All rooms come equipped with tea/coffee makers, electronic safes, minibars (not stocked, except for water) beach towels, umbrellas (expected soon) and 32” TV’s that are larger than what the Ibis otherwise provides. The hotel only supplies two bottles of complimentary drinking water per day, per room, irrespective of single or double occupancy. This is too rigid a policy and hotel staff are extremely unbending when it comes to asking for extras; not such a big deal after all and perhaps the management would like to reconsider its stance on this.
F&B options include The Cliff, a 140-pax all day dining outlet with a bar counter seating and high chairs, as also the more standard seating. The chairs are in different hues while the tableware and mats are in lime and lavender. Unlike the Ibis, all Ibis Styles hotels provide a complimentary breakfast to guests, while room service is available 24-hours. Apart from this, there is the Koh Bar in the lobby and guests can also order food by the poolside. Ivan Berthelot, the French general manager, confirmed that a new, lounge-based outlet serving finger food and Happy Hour drinks, is in the pipeline for the near future.
Conference facilities include a hall that can accommodate 160-pax theatre style and 120-pax with round table seating; all AV and other equipment is available.

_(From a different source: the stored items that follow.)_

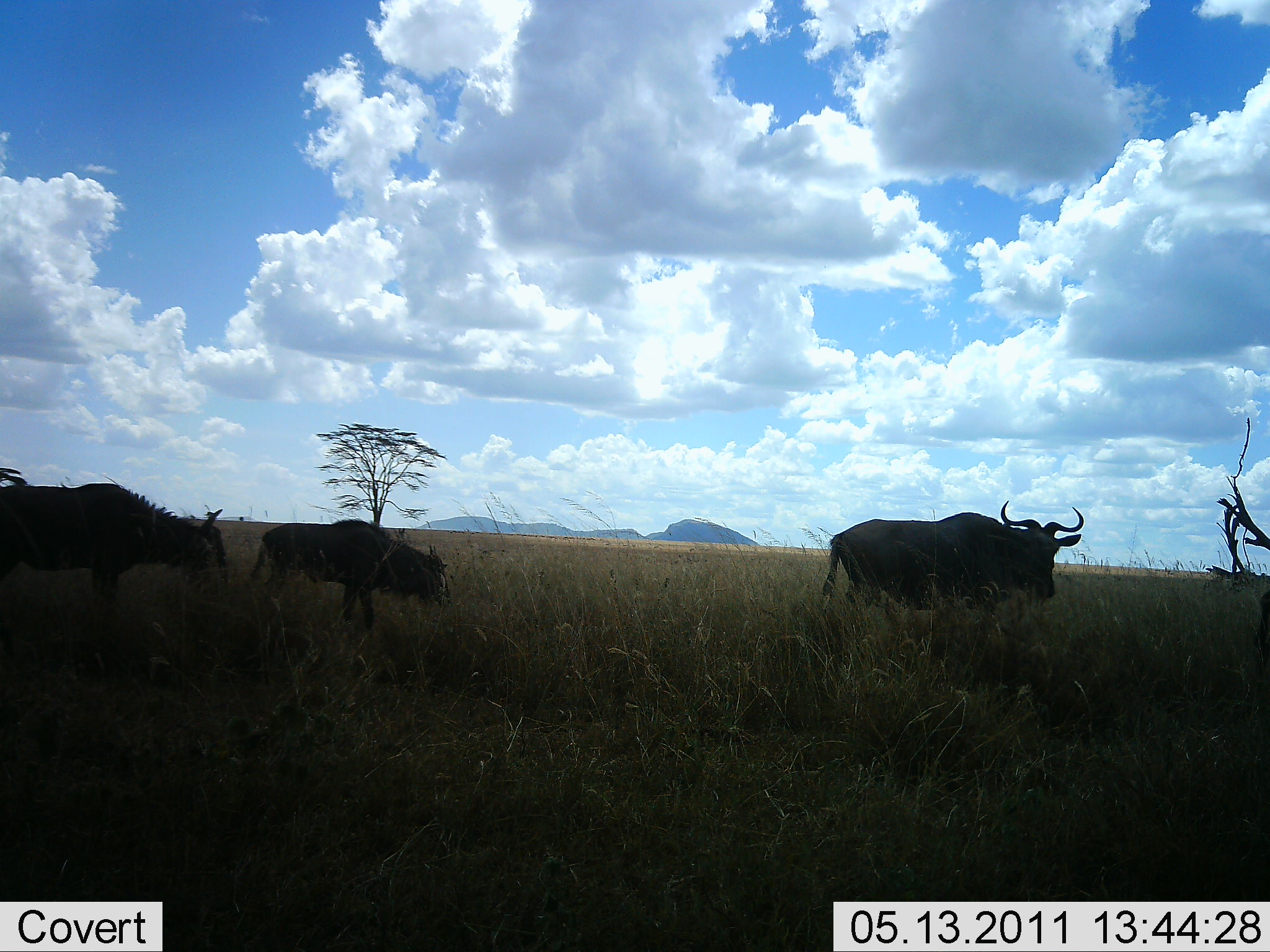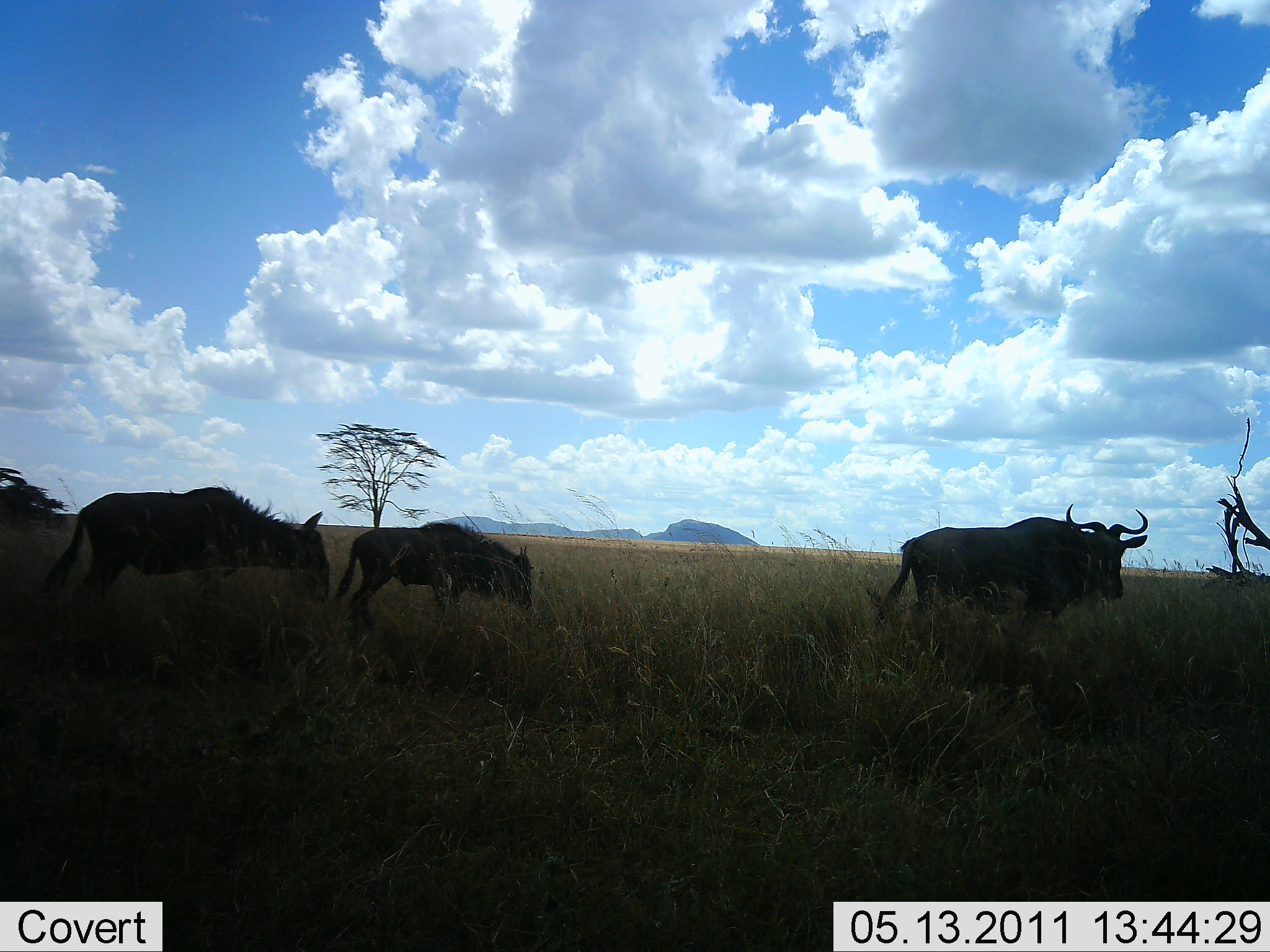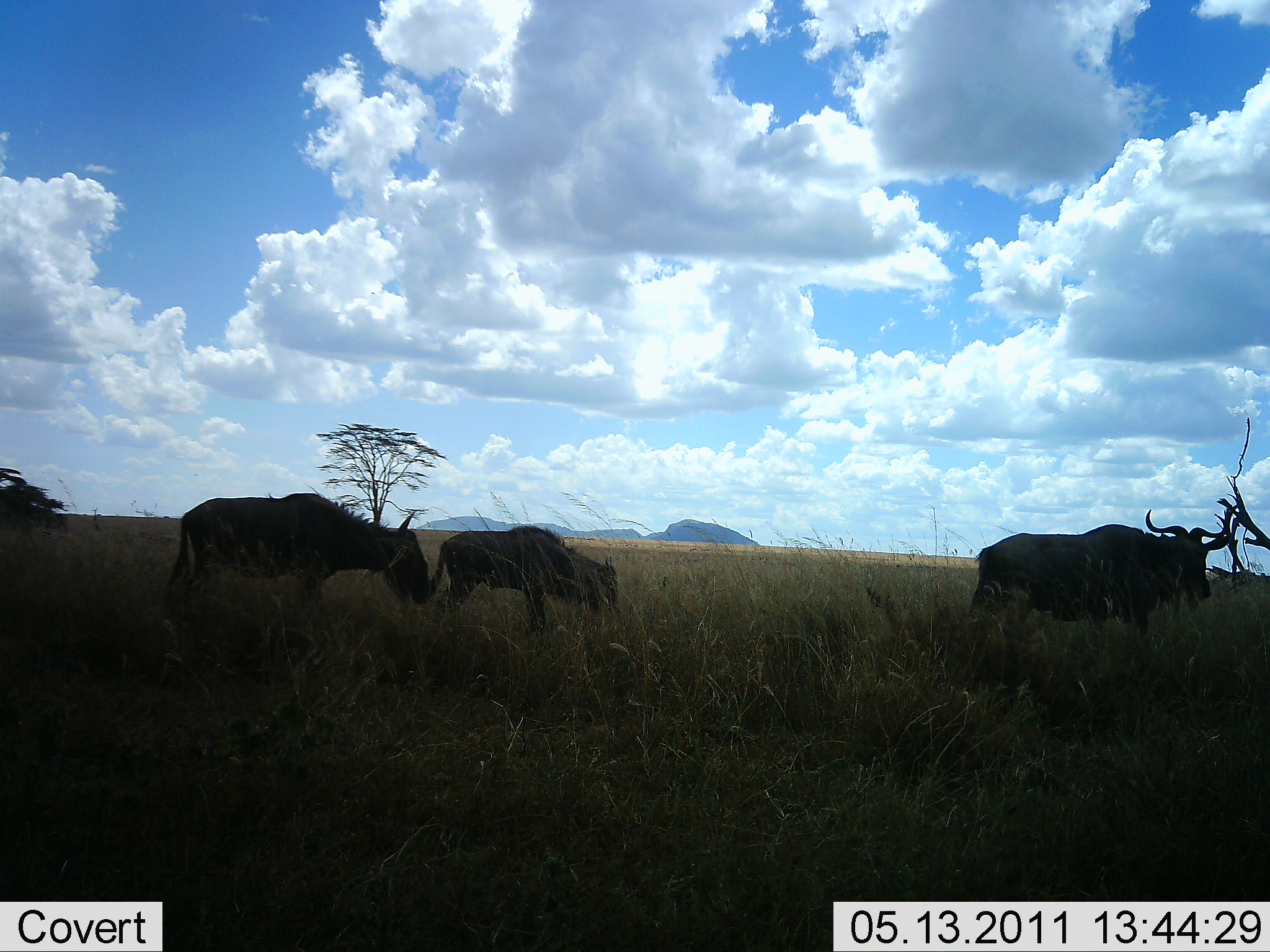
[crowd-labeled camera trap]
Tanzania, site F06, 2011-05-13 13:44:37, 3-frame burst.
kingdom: Animalia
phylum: Chordata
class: Mammalia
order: Artiodactyla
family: Bovidae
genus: Connochaetes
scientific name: Connochaetes taurinus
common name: blue wildebeest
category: wildebeest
Wildebeest (blue wildebeest) (Connochaetes taurinus), count 3. Behavior (volunteer vote fractions): standing 8%, resting 0%, moving 83%, interacting 0%. Young present (vote fraction): 25%. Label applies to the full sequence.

Other services that the hotel provides is a tour desk (outsourced) in the lobby; massage facilities (outsourced) in the gazebo overlooking the pool; green spaces and a kids corner with colourful swings and slide also by the pool; two computers and a printer in the lobby for complimentary guest use and a free shuttle service to the promenade – although it is not more that a 6-7 minute distance and one can easily walk it.
Pest control is largely good – certainly, there are no geckos in visible sight! Perhaps some stringent mosquito control can be organised, given that the property is in the midst of nature and greenery and no form of mosquito repellent is available for guests.
Krabi is easily accessible by air as well as rail. If you have the time and an adventurous spirit, I would recommend taking the comfortable overnight train from Bangkok to Surat Thani (THB 750, 2nd class AC sleeper.) An additional THB 250 gets you the combo bus/van ticket that takes you to Krabi town. From there, take a songtaew from the 7Eleven for a mere THB50 per head, to Ao Nang beach. The Ibis Styles is down at the far end of the promenade, almost immediately opposite the mosque. If you would like to be spared the hassle, fly into Krabi’s small but efficient airport (approximately 90-minutes from Bangkok.) Krabi is also close to the islands of Phuket, Phi Phi, Koh Lanta and Koh Lipe.